**ФРАГМЕНТ ТЕКСТА:**
—————

Книга В тяжкую пору - Николай Попель
Шрифт:
Интервал:
Закладка:
Вызываю командира разведки:
— Где Иква?
— Так ведет проводник…
К черту проводника, ориентируемся по компасу, по звездам. Проверяем снова и снова. Выходит, поляк ведет нас вдоль реки, на северо-восток.
Недоразумение или предательство?
Роты поворачивают направо.
Скоро рассвет. Появится авиация, транспортеры. Никуда не денешься, верная гибель.
Накрапывает дождь. Квакают лягушки. Чавкает грязь под сапогами. Вынуть ногу, поднять ее — величайший труд.
Но вот, наконец, Иква, рядом с которой бродим уже полтора часа. Пловцы переплыли реку, натянули канаты. Теперь — быстрее форсировать ее. Но для этого нужны силы. А их-то как раз у нас нет.

—————

**ЗАДАНИЕ 1:**
Выведи дословно часть фрагмента о переправе через Икву, начиная со слов "Скоро рассвет. Появится" и продолжая до слов "ее — величайший труд.".
**ЗАДАНИЕ 2:**
Ответь по фрагменту о переправе через Икву на вопросы:
(а) В каком направлении, как выяснилось при проверке, вел роты проводник?
(б) Сколько времени роты уже бродили рядом с Иквой?
(в) Что сделали пловцы?
**ЗАДАНИЕ 3:**
Перескажи кратко в виде списка абзац фрагмента о переправе через Икву, который начинается словами «Но вот, наконец, Иква», сохранив его основные факты.

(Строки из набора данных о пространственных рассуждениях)
—————

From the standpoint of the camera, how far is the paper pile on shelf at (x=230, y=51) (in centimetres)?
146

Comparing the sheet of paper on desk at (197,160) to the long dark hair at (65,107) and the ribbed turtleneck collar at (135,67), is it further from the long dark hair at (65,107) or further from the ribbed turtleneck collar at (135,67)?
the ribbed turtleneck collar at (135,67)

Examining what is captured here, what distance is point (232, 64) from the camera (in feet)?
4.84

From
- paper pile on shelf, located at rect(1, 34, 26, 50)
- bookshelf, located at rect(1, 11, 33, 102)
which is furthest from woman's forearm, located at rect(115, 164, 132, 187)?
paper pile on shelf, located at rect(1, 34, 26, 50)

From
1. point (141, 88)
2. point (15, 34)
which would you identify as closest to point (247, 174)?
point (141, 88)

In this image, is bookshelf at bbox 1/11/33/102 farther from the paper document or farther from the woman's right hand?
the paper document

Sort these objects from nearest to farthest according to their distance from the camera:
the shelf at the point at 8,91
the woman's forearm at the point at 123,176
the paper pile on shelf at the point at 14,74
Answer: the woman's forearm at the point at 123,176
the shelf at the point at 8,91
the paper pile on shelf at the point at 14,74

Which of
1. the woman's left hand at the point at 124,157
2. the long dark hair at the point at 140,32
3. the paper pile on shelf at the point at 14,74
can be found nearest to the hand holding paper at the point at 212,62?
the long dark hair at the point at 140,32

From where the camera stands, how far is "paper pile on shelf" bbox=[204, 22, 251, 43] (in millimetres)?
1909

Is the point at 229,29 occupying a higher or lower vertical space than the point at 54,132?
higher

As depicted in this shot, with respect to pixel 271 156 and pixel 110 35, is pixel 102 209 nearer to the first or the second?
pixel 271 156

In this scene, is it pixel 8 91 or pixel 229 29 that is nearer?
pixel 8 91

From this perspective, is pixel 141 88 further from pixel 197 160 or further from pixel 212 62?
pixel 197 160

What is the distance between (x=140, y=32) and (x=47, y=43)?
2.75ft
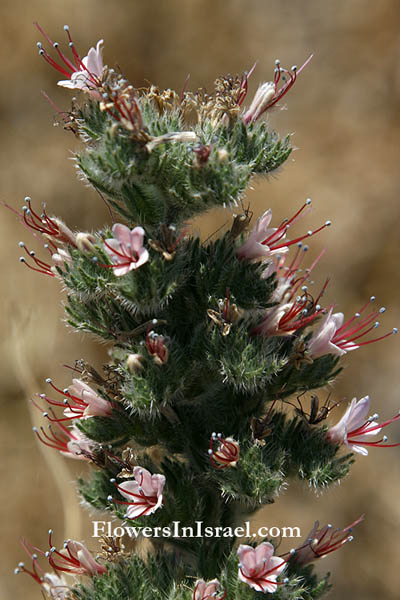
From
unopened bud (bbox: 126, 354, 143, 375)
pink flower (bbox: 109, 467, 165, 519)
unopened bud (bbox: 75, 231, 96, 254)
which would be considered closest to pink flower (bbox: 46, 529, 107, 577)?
pink flower (bbox: 109, 467, 165, 519)

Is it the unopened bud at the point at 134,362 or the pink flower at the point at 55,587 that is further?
the pink flower at the point at 55,587

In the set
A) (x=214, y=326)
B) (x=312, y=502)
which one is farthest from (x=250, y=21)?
(x=312, y=502)

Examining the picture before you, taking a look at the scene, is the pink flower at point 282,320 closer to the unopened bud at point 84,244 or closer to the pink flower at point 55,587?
the unopened bud at point 84,244

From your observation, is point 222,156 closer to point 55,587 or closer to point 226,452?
point 226,452

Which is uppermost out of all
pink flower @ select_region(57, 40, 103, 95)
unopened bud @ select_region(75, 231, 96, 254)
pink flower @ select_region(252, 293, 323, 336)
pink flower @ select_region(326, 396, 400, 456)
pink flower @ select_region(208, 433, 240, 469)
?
pink flower @ select_region(57, 40, 103, 95)

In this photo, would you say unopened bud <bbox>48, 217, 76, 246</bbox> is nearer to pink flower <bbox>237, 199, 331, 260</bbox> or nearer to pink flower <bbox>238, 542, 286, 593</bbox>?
pink flower <bbox>237, 199, 331, 260</bbox>

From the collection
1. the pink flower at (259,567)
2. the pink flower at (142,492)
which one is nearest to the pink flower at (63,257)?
the pink flower at (142,492)
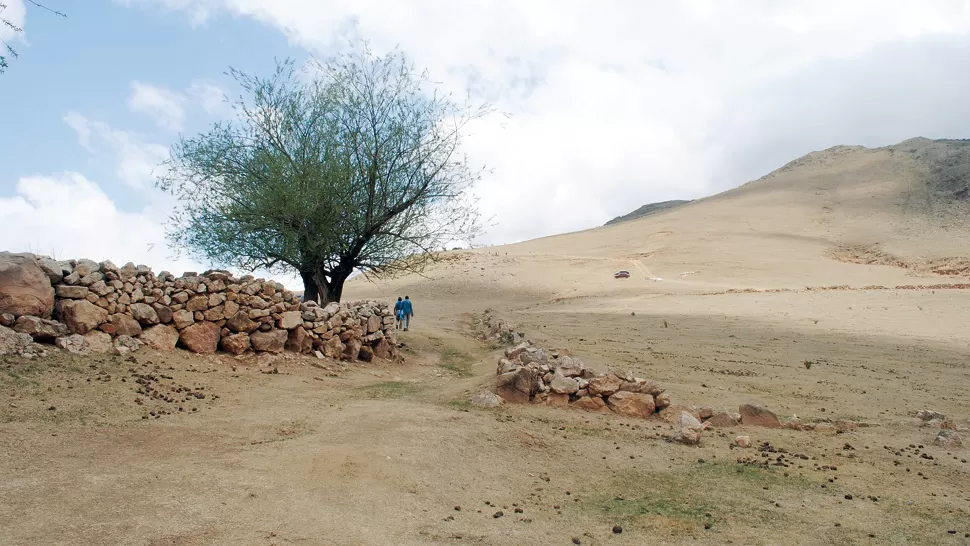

—————

**ПРАВИЛЬНЫЙ ОТВЕТ 1:**
Скоро рассвет. Появится авиация, транспортеры. Никуда не денешься, верная гибель.
Накрапывает дождь. Квакают лягушки. Чавкает грязь под сапогами. Вынуть ногу, поднять ее — величайший труд.

**ПРАВИЛЬНЫЙ ОТВЕТ 2:**
(а) Вдоль реки, на северо-восток.
(б) Полтора часа.
(в) Переплыли реку и натянули канаты.

**ПРАВИЛЬНЫЙ ОТВЕТ 3:**
- Роты вышли к Икве, рядом с которой бродили уже полтора часа.
- Пловцы переплыли реку и натянули канаты.
- Реку нужно быстрее форсировать, но сил для этого нет.